The boat was frosted with ice. Fierce cold. Gentle waves. The weather had begun to turn. The brilliant dusting of stars was slowly eclipsed by cloud. Turbulence chasing her from the north, gaining fast. The boat was designed to survive a storm. As soon as bad weather hit, she could lower the sails and seal herself below deck. She would bob like a cork as the boat rode mountainous waves and troughs. If the bolts and welds held fast, she would survive.
She stood in the cockpit and ate dry cereal from the packet, washed down with sips of water. The rudder was locked in position with nylon cord.
A cold, blue haze began to lighten the southern sky. Somewhere, far over the horizon, it was daytime. Navigation was easy. No need for a compass. All she had to do was head for the light.
Nikki wore three fleece jackets and a foil blanket. Two weeks at sea. She stank. She couldn’t wash herself or her clothes.
She rode the swells. Later, if the weather stayed calm, she would seal herself below and snatch an hour of sleep. The steel and aluminium hull of the boat had been lagged with polystyrene packing blocks to trap heat.
Grinding, growling plates of ice.
‘Nikki? Nikki, can you hear me?’ Jane’s voice.
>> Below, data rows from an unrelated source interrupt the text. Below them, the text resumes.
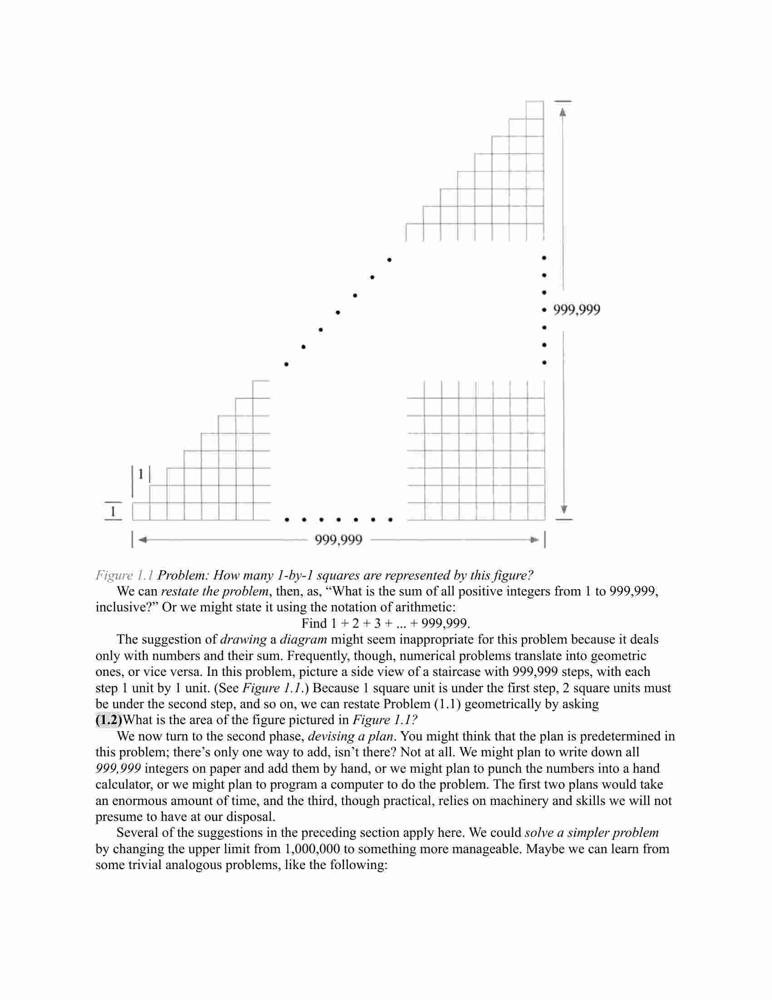 999,999

1

1

999,999

Figure 1.1 Problem: How many 1-by-1 squares are represented by this figure?

We can restate the problem, then, as, "What is the sum of all positive integers from 1 to 999,999, inclusive?" Or we might state it using the notation of arithmetic:

Find 1 + 2 + 3 + ... + 999,999.

The suggestion of drawing a diagram might seem inappropriate for this problem because it deals only with numbers and their sum. Frequently, though, numerical problems translate into geometric ones, or vice versa. In this problem, picture a side view of a staircase with 999,999 steps, with each step 1 unit by 1 unit. (See Figure 1.1.) Because 1 square unit is under the first step, 2 square units must be under the second step, and so on, we can restate Problem (1.1) geometrically by asking

(1.2)What is the area of the figure pictured in Figure 1.1?

We now turn to the second phase, devising a plan. You might think that the plan is predetermined in this problem; there's only one way to add, isn't there? Not at all. We might plan to write down all 999,999 integers on paper and add them by hand, or we might plan to punch the numbers into a hand calculator, or we might plan to program a computer to do the problem. The first two plans would take an enormous amount of time, and the third, though practical, relies on machinery and skills we will not presume to have at our disposal.

Several of the suggestions in the preceding section apply here. We could solve a simpler problem by changing the upper limit from 1,000,000 to something more manageable. Maybe we can learn from some trivial analogous problems, like the following:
The radio was hung in a canvas bag beneath the hatch. Nikki spoke into a handset like a Bakelite telephone.
‘How’s it going, Jane?’
‘The crew transferred to Hyperion. I’m alone on the refinery.’
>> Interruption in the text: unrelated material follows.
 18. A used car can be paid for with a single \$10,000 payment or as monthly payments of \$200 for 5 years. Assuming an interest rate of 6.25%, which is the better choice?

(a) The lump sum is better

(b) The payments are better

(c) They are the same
‘Nobody cares about your little gestures. Get over there and have a good time.’
‘Got a name for it yet?’
‘The boat? It’s a pile of nuts and bolts. Things are what they are.’
‘A boat has to have a name.’
‘I don’t want to find the poetry in my soul. I don’t want to rediscover my lost humanity. I’m trying hard to keep things real, which is probably why I’m part way home and you’re still trapped in that steel tomb.’
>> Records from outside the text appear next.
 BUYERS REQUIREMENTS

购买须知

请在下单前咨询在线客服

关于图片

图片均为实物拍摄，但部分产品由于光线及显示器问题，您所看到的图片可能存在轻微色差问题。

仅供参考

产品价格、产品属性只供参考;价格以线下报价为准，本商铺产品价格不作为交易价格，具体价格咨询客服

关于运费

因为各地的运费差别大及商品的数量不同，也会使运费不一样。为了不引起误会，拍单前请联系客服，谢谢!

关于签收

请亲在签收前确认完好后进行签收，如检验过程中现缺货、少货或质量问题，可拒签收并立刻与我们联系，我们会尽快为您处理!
‘What will you do when you reach land? Have you thought about it?
‘Survival. The sovereign state of me. It’ll be bliss.’
‘How’s the weather?’
‘Calm enough. The wind cuts like a knife. Seem to be making good time. Hard to judge speed, but the current is strong.’
‘Position?’
‘By my reckoning I’m north-west of Murmansk. The current should funnel me past Norway the next few days. I’ll be out of radio contact long before then.’
‘Keep well. Keep lucky. Ill speak to you tomorrow.’
Nikki slept in her bunk. The hull was packed with supplies. Boxes of food, bags of clothes. She had shoved them aside to create a tight coffin space in which she could stretch out in a sleeping bag. The aluminium roof of the hull was directly above her head. She lay in the dark and listened to her breath, loud and harsh in the confined space.
An impact. A metallic scrape against the side of the boat. A second impact. An iceberg? A whale?
She flipped open the hatch. There were strange shapes in the water, clustered boulders like drifting chunks of ice. She switched on her flashlight and scanned the surface of the ocean. The sea was full of floating cars. White Nissan Navaras. An undulating vista of gloss metal reflecting the moonlight. Some of the utility vehicles were upside down. Water washed over galvanised chassis and alloy wheels. A cargo ship must have spilled its load. Freight containers washed from the deck, smashed open as they hit the sea. The cars held enough trapped air to keep themselves afloat.